Scene question records
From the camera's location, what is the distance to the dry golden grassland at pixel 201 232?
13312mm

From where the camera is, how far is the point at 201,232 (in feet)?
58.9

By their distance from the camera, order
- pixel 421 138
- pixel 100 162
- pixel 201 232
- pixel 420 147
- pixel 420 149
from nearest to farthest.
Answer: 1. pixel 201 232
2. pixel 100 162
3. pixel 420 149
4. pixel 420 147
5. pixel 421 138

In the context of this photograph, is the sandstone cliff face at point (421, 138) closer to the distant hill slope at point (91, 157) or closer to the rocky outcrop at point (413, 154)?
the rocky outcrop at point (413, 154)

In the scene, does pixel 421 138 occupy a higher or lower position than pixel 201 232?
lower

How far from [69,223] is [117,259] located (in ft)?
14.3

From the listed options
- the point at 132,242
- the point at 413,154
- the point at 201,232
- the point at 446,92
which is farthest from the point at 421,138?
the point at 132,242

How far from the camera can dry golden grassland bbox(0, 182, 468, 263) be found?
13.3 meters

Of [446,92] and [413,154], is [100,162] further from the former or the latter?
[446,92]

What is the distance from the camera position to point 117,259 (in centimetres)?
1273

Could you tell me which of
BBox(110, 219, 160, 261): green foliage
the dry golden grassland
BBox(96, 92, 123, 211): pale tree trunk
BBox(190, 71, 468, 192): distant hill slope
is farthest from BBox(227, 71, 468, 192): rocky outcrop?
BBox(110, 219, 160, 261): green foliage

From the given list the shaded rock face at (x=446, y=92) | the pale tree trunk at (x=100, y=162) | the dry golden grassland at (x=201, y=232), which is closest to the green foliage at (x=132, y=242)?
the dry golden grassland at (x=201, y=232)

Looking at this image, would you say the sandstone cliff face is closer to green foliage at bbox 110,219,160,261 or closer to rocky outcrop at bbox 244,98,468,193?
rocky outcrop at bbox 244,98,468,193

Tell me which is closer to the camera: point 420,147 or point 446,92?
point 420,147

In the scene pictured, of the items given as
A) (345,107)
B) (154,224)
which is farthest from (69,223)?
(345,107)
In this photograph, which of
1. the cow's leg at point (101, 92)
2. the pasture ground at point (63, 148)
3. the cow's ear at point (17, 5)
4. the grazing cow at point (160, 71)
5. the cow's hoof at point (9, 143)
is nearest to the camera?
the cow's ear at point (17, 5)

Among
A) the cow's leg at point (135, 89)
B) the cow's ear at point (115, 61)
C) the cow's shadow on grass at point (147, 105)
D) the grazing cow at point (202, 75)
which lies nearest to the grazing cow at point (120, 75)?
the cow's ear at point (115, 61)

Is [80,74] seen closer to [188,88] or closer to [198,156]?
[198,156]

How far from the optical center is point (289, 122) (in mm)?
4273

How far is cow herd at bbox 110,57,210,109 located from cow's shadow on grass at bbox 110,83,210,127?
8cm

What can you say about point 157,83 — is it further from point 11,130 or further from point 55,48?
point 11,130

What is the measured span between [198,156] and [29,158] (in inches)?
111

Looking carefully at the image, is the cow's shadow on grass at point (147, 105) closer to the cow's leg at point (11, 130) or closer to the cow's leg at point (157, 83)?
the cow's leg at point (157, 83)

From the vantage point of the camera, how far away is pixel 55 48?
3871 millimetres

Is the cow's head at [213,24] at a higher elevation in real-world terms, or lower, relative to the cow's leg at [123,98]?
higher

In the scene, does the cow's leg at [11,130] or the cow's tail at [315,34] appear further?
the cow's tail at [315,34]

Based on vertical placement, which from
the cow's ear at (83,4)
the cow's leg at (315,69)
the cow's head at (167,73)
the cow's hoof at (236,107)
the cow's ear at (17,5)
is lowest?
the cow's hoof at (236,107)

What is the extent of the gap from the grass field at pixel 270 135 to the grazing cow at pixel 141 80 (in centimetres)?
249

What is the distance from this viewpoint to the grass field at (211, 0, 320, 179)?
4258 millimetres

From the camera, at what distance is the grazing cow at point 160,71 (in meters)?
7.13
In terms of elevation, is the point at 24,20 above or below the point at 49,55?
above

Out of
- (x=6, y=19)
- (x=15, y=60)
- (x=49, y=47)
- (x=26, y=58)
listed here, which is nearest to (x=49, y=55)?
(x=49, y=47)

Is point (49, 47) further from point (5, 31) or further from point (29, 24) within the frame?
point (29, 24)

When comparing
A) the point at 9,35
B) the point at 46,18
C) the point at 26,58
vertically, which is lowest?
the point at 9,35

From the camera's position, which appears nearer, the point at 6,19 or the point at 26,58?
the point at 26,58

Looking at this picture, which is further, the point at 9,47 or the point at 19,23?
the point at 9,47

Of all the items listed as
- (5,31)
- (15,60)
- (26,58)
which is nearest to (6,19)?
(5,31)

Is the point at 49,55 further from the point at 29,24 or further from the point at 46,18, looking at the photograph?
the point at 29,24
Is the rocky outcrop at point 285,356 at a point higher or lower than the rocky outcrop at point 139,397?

**Requirement:**
Retype every one of the items above word for word.

**Written response:**
From the camera's location, what is the distance to the dry golden grassland at pixel 201 232?
13312mm

From where the camera is, how far is the point at 201,232 (in feet)?
58.9

By their distance from the camera, order
- pixel 421 138
- pixel 100 162
- pixel 201 232
- pixel 420 147
- pixel 420 149
from nearest to farthest.
Answer: 1. pixel 201 232
2. pixel 100 162
3. pixel 420 149
4. pixel 420 147
5. pixel 421 138

In the context of this photograph, is the sandstone cliff face at point (421, 138) closer to the distant hill slope at point (91, 157) or closer to the rocky outcrop at point (413, 154)?
the rocky outcrop at point (413, 154)

In the scene, does pixel 421 138 occupy a higher or lower position than pixel 201 232?
lower

How far from [69,223] is [117,259] located (in ft)?
14.3

From the listed options
- the point at 132,242
- the point at 413,154
- the point at 201,232
- the point at 446,92
which is farthest from the point at 421,138?
the point at 132,242

How far from the camera can dry golden grassland bbox(0, 182, 468, 263) be found?
13.3 meters

Of [446,92] and [413,154], is [100,162] further from the former or the latter?
[446,92]

What is the distance from the camera position to point 117,259 (in centimetres)?
1273

Could you tell me which of
BBox(110, 219, 160, 261): green foliage
the dry golden grassland
BBox(96, 92, 123, 211): pale tree trunk
BBox(190, 71, 468, 192): distant hill slope
is farthest from BBox(227, 71, 468, 192): rocky outcrop?
BBox(110, 219, 160, 261): green foliage

From the given list the shaded rock face at (x=446, y=92) | the pale tree trunk at (x=100, y=162) | the dry golden grassland at (x=201, y=232), which is closest to the green foliage at (x=132, y=242)?
the dry golden grassland at (x=201, y=232)

Looking at this image, would you say the sandstone cliff face is closer to green foliage at bbox 110,219,160,261 or closer to rocky outcrop at bbox 244,98,468,193?
rocky outcrop at bbox 244,98,468,193

Tell me which is closer to the camera: point 420,147 or point 446,92?
point 420,147

In the scene pictured, of the items given as
A) (345,107)
B) (154,224)
which is farthest from (69,223)?
(345,107)
In this photograph, which of
1. the cow's leg at point (101, 92)
2. the pasture ground at point (63, 148)
3. the cow's ear at point (17, 5)
4. the grazing cow at point (160, 71)
5. the cow's hoof at point (9, 143)
is nearest to the camera?
the cow's ear at point (17, 5)

Among
A) the cow's leg at point (135, 89)
B) the cow's ear at point (115, 61)
C) the cow's shadow on grass at point (147, 105)
D) the grazing cow at point (202, 75)
which lies nearest to the grazing cow at point (120, 75)?
the cow's ear at point (115, 61)

Is [80,74] seen closer to [188,88] or closer to [198,156]?
[198,156]

How far from the optical center is point (289, 122) (in mm)?
4273

How far is cow herd at bbox 110,57,210,109 located from cow's shadow on grass at bbox 110,83,210,127?
8cm

What can you say about point 157,83 — is it further from point 11,130 or further from point 55,48?
point 11,130

What is the measured span between [198,156] and [29,158] (in inches)?
111

Looking carefully at the image, is the cow's shadow on grass at point (147, 105) closer to the cow's leg at point (11, 130) or closer to the cow's leg at point (157, 83)?
the cow's leg at point (157, 83)

From the vantage point of the camera, how far away is pixel 55 48?
3871 millimetres

Is the cow's head at [213,24] at a higher elevation in real-world terms, or lower, relative to the cow's leg at [123,98]?
higher

In the scene, does the cow's leg at [11,130] or the cow's tail at [315,34] appear further?
the cow's tail at [315,34]

Based on vertical placement, which from
the cow's ear at (83,4)
the cow's leg at (315,69)
the cow's head at (167,73)
the cow's hoof at (236,107)
the cow's ear at (17,5)
is lowest?
the cow's hoof at (236,107)

What is the extent of the gap from the grass field at pixel 270 135 to the grazing cow at pixel 141 80 (in centimetres)?
249

What is the distance from this viewpoint to the grass field at (211, 0, 320, 179)?
4258 millimetres

From the camera, at what distance is the grazing cow at point 160,71 (in meters)?
7.13
In terms of elevation, is the point at 24,20 above or below the point at 49,55?
above

Out of
- (x=6, y=19)
- (x=15, y=60)
- (x=49, y=47)
- (x=26, y=58)
listed here, which is nearest to (x=49, y=55)?
(x=49, y=47)

Is point (49, 47) further from point (5, 31) or further from point (29, 24) within the frame?
point (29, 24)

When comparing
A) the point at 9,35
B) the point at 46,18
C) the point at 26,58
vertically, which is lowest?
the point at 9,35

From the camera's position, which appears nearer, the point at 6,19 or the point at 26,58?
the point at 26,58

Looking at this picture, which is further, the point at 9,47 or the point at 19,23?
the point at 9,47

Of all the items listed as
- (5,31)
- (15,60)
- (26,58)
which is nearest to (6,19)?
(5,31)

Is the point at 49,55 further from the point at 29,24 or further from the point at 46,18, looking at the photograph?
the point at 29,24
Is the rocky outcrop at point 285,356 at a point higher or lower than the rocky outcrop at point 139,397?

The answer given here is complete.